[DIRECTIONS]
Reproduce the passage of the plain text encoding notes between "- Operators include" and "dot), sub/superscript operators.", inclusive.

[TEXT SHOWN]
------------------------------
Plain Text Encoding
- TEX fraction numerator is what follows a { up to keyword \over
- Denominator is what follows the \over up to the matching }
- { } are not printed
- Simple rules give unambiguous "plain text", but results don't look like math
- How to make a plain text that looks like math?
|
| A TeX fraction numerator consists of the expression that follows a { up to the keyword \over and the denominator consists of what follows the \over up to the matching }. In both the fraction and subscript/superscript cases, the { } are not printed. These simple rules immediately give a "plain text" that is unambiguous, but looks quite different from the corresponding mathematical notation, thereby making it hard to read. It's more appropriate to refer to TeX as a markup language, rather than plain text. |
Simple plain text encoding
- Simple operand is a span of alphanumeric characters. E.g., simple numerator o denominator is terminated by any operator.
- Operators include arithmetic operators, most whitespace characters, all U+22xx, an argument "break" operator (displayed as small raised dot), sub/superscript operators.
------------------------------
[SUPPLIED RECORDS]
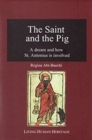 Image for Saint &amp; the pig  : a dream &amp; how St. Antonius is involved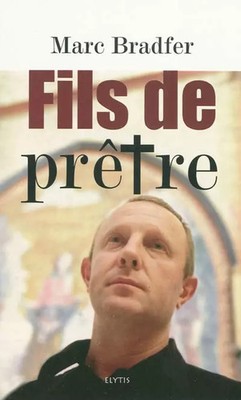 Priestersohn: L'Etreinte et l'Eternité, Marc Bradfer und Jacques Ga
------------------------------
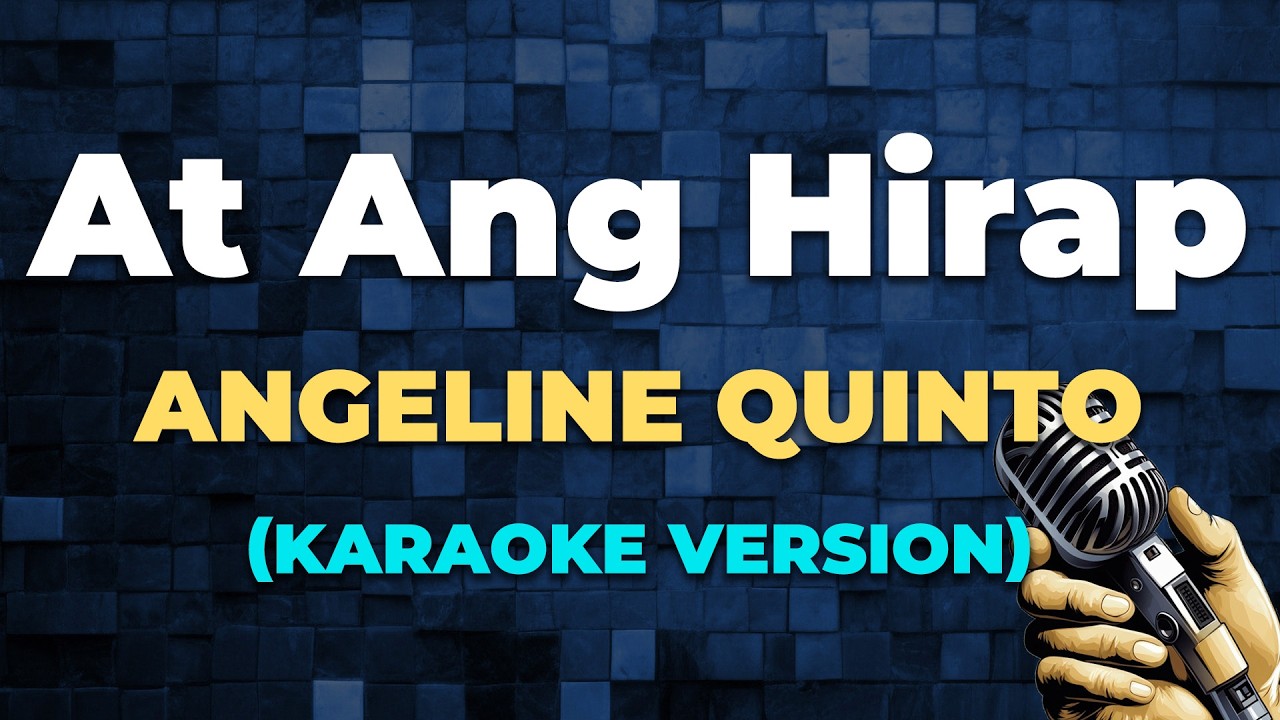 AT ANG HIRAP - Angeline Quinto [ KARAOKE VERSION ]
------------------------------
[OUTPUT OF THE EXERCISE]
- Operators include arithmetic operators, most whitespace characters, all U+22xx, an argument "break" operator (displayed as small raised dot), sub/superscript operators.